▶ **What you need to do**:
(1) In the background text on Pakistan's agriculture and food security, what share of the labor force works in the agricultural sector?
(2) For each statement, decide whether the background text on Pakistan's agriculture and food security supports it. Answer yes or no, and quote the deciding words. (a) More than two-thirds of Pakistan's population lives in rural areas. (b) Rural poverty stands at about 23%. (c) World Food Summits limited the right of access to food to citizens of agricultural countries.
(3) Continue the background text on Pakistan's agriculture and food security from its last sentence.

-- Study text follows --

Context & Background:
Pakistan has an agrarian economy, having more than 67% of its population living in rural areas, 46 % of the labor force employed in the agricultural sector and more than 23% of the GDP coming from agriculture sector. In addition, poverty is almost 40% in the rural areas.
Therefore national/international policy on agriculture has direct impact on the livelihoods of a large number of people at the micro level and on the overall economy at macro level. A society is considered food-secure when each of its members has a regular access to an acceptable, affordable and nutritional food. In other words, food insecurity makes a large section of poor people and communities more vulnerable by creating hunger. On the national level, it can destabilize a country in economic and political terms. Thus for an agricultural society, issues related to food insecurity can be regarded as crucial factors in its socio-economic sustainability.
World Food Summits have declared that every human being has a right of access to food. But to ensure this right may not be easy for a country as the system of food production and distribution is a complex phenomenon.

-- Study text concluded --
-- Supplied records follows --

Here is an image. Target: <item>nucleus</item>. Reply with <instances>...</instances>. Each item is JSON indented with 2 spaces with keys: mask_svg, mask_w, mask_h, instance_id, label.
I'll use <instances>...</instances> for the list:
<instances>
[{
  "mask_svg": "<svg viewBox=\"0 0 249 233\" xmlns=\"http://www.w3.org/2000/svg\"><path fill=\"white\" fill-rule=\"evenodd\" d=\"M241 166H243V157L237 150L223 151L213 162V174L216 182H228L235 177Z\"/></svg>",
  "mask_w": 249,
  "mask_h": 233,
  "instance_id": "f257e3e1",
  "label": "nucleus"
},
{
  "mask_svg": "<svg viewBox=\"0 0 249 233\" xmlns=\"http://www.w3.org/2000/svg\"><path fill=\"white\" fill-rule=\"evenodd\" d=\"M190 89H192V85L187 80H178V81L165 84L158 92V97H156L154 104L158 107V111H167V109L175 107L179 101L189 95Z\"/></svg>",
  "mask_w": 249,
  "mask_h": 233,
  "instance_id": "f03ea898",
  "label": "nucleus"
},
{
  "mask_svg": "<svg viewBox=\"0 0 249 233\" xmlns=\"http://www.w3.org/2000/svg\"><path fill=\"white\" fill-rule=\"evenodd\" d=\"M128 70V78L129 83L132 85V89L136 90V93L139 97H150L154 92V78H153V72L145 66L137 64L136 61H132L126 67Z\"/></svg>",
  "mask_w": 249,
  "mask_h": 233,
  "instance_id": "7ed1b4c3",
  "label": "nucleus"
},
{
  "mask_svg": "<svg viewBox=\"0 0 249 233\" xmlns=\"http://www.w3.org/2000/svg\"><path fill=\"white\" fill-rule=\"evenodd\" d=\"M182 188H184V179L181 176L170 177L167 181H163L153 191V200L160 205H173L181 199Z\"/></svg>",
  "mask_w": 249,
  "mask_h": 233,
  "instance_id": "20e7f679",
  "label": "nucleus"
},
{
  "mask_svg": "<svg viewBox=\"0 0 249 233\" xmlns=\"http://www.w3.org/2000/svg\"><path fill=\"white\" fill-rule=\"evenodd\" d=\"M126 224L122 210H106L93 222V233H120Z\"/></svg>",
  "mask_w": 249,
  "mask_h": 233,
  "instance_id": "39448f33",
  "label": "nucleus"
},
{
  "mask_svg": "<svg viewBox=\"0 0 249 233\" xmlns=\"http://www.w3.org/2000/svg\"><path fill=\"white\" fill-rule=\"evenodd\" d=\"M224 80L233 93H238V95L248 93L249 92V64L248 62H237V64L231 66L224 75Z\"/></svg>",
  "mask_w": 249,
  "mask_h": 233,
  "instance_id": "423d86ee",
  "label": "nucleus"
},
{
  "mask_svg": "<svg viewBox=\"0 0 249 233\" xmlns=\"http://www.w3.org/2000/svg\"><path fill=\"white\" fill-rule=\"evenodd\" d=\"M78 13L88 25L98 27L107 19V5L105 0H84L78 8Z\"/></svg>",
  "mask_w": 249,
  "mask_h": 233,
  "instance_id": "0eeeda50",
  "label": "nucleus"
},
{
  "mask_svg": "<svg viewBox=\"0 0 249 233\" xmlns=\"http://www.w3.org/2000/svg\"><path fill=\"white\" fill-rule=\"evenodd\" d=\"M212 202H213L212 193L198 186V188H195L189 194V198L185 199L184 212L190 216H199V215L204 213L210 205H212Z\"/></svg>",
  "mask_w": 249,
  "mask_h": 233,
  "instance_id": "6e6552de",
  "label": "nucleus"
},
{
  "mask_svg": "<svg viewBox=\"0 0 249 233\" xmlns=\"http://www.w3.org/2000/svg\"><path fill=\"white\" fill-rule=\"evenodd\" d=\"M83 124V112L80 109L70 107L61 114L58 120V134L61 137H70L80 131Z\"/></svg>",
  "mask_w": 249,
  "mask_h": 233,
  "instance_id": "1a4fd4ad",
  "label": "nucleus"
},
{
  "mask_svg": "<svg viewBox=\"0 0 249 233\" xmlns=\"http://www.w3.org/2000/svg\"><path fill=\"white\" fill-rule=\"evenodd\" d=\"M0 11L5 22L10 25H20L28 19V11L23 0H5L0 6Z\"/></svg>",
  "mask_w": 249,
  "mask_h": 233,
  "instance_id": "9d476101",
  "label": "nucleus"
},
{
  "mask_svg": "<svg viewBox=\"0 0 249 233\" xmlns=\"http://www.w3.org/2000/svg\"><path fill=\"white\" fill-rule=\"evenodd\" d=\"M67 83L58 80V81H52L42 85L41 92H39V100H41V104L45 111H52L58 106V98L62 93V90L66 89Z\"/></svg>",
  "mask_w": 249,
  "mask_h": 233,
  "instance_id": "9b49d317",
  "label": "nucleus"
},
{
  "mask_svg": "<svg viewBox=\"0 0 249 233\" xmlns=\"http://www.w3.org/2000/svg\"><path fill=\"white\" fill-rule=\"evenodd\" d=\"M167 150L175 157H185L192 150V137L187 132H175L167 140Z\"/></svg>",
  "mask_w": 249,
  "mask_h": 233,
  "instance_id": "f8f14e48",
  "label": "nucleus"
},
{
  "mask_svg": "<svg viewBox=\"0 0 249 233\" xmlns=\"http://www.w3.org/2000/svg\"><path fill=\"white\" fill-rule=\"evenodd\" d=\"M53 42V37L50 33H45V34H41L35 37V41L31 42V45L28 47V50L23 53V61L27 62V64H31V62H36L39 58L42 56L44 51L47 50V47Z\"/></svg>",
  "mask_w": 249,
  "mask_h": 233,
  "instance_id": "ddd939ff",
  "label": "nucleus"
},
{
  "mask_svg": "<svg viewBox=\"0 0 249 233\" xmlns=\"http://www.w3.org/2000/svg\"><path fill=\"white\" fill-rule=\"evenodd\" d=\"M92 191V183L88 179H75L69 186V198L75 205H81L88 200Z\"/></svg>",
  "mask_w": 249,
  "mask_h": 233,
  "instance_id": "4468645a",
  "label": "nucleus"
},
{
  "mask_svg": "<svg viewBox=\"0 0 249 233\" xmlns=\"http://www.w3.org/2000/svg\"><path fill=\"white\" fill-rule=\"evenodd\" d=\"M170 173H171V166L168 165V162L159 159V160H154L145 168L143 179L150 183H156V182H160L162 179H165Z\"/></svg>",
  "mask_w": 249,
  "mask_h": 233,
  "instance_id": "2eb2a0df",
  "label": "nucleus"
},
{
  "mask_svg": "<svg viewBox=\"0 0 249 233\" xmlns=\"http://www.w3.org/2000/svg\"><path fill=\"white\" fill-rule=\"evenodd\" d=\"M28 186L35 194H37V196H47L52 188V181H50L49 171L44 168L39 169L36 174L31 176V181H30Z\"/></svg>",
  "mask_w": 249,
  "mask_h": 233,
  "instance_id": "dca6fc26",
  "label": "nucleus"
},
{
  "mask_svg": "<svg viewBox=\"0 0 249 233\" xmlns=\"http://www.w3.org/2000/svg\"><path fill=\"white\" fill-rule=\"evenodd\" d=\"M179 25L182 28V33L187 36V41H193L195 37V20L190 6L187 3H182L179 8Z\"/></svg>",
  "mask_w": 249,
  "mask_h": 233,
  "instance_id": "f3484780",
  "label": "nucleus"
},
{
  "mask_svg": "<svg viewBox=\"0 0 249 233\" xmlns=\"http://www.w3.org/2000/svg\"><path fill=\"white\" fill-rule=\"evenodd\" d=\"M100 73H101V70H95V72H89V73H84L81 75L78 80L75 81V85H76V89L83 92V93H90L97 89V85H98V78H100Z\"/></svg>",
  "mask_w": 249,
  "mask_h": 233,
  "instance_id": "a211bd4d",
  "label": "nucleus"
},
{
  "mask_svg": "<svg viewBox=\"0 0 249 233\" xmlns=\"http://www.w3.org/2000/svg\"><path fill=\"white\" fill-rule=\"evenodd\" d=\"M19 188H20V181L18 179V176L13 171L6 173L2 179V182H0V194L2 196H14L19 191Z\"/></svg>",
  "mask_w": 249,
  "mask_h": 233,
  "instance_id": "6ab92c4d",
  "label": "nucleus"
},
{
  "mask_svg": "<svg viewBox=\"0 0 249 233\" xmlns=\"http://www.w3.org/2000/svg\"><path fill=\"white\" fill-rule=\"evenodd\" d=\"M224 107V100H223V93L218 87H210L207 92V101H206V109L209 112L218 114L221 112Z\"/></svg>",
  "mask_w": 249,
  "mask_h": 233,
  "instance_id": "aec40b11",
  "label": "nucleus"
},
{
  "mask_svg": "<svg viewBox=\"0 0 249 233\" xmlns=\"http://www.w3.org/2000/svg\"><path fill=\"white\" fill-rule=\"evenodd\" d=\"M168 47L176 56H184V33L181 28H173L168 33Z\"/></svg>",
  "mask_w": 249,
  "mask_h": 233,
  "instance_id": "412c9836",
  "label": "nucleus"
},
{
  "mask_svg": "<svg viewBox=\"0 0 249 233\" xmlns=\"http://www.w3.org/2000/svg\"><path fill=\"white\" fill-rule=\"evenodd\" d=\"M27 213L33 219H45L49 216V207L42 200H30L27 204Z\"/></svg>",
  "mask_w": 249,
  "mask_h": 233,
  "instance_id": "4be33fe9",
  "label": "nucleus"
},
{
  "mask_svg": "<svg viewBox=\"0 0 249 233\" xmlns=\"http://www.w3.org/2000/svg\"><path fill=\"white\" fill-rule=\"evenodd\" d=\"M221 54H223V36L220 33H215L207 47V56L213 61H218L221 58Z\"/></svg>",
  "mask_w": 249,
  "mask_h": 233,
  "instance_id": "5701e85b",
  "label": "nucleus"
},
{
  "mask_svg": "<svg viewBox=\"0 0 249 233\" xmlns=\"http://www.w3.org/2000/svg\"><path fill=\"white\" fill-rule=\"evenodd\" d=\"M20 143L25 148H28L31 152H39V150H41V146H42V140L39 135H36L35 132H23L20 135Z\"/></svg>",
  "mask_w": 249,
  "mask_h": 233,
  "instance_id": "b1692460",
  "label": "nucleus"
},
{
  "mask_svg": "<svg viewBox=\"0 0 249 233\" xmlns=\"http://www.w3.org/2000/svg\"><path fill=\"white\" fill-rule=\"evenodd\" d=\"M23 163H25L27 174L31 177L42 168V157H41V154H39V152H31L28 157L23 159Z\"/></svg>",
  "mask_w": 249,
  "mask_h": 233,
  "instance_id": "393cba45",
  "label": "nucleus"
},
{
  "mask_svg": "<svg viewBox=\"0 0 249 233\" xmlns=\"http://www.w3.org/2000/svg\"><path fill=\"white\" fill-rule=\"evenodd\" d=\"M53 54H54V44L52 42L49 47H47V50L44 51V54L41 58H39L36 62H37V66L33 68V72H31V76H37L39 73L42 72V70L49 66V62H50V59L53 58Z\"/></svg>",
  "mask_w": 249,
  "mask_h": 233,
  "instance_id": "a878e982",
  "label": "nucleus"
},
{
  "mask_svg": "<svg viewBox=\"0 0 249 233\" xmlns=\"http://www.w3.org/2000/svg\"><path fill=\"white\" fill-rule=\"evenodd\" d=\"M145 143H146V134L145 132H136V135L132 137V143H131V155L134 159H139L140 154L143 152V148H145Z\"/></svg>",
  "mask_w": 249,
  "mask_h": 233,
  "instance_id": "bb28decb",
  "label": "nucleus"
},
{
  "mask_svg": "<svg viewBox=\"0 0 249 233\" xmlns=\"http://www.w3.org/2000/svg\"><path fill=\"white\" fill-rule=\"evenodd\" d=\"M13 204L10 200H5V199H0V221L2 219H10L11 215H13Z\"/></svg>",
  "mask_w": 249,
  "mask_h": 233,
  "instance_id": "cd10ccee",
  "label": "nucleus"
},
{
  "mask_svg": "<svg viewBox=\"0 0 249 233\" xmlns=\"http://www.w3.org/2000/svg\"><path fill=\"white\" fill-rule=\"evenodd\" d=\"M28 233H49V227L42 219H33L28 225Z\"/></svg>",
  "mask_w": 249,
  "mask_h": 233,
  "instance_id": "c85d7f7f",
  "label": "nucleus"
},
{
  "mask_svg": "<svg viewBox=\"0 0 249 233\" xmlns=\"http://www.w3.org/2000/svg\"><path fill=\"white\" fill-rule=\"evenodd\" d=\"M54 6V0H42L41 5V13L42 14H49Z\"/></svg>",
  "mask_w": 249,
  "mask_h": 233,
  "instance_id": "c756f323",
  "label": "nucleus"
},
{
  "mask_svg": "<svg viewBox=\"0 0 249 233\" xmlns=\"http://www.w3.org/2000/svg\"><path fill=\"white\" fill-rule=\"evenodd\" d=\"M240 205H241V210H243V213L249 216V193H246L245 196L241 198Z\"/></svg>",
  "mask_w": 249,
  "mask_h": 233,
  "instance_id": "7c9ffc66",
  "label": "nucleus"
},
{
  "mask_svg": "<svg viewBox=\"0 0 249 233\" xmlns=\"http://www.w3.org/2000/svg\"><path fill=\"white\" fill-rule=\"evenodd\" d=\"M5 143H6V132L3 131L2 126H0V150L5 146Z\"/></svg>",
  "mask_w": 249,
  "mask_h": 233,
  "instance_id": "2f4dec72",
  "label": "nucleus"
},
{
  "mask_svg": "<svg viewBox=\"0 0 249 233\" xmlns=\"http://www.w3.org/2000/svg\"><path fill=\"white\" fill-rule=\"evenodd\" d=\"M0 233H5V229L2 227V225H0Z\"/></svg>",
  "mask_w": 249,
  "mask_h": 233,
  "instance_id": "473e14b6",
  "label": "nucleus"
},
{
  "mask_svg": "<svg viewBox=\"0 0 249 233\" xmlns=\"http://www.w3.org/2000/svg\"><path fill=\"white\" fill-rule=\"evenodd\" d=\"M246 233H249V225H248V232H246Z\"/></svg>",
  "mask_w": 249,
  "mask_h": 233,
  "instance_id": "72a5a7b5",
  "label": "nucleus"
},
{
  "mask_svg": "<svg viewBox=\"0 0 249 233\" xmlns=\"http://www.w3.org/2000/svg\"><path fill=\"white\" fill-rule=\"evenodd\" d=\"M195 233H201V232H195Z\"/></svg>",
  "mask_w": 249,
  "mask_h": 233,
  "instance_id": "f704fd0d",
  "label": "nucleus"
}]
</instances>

-- Supplied records concluded --

▶ **Responses for each task**:
(1) 46% of the labor force is employed in the agricultural sector.

(2)
(a) Yes: "more than 67% of its population living in rural areas"
(b) No: "poverty is almost 40% in the rural areas"
(c) No: "every human being has a right of access to food"

(3)
Policies of agricultural production and trade at the national and international level determine the situation of food security or insecurity in a country. In simple words, food security depends on the food production systems, based on structure of land-ownership, status of farmers, technologies, cropping patterns, quality of seeds, soil and water, irrigation system, government's regulation of prices of agricultural inputs and products, etc. etc. , and international agreements in relation to trade, patenting of genetic resources, opening of markets to multinational corporations and so on.
Therefore working on food rights means promoting sustainable agriculture, justice in food distribution and just laws for international trade while protecting the rights of poor farmers.
Larger ActionAid (now ActionAid International'AAI) started an International Food Rights Campaign (IFRC) in 1997 and AAPk became an active part of it from the beginning. Now this has been transformed into Food and Hunger Program (FHP). Through this work, during the last five years, AAPk built its capacity in all the related issues through analyses and researches for example on WTO agreements, Plant Breeders Right Act (PBR), GMOs, Bio-safety guidelines, trade liberalization in agriculture sector and Bt-Cotton situation in Pakistan.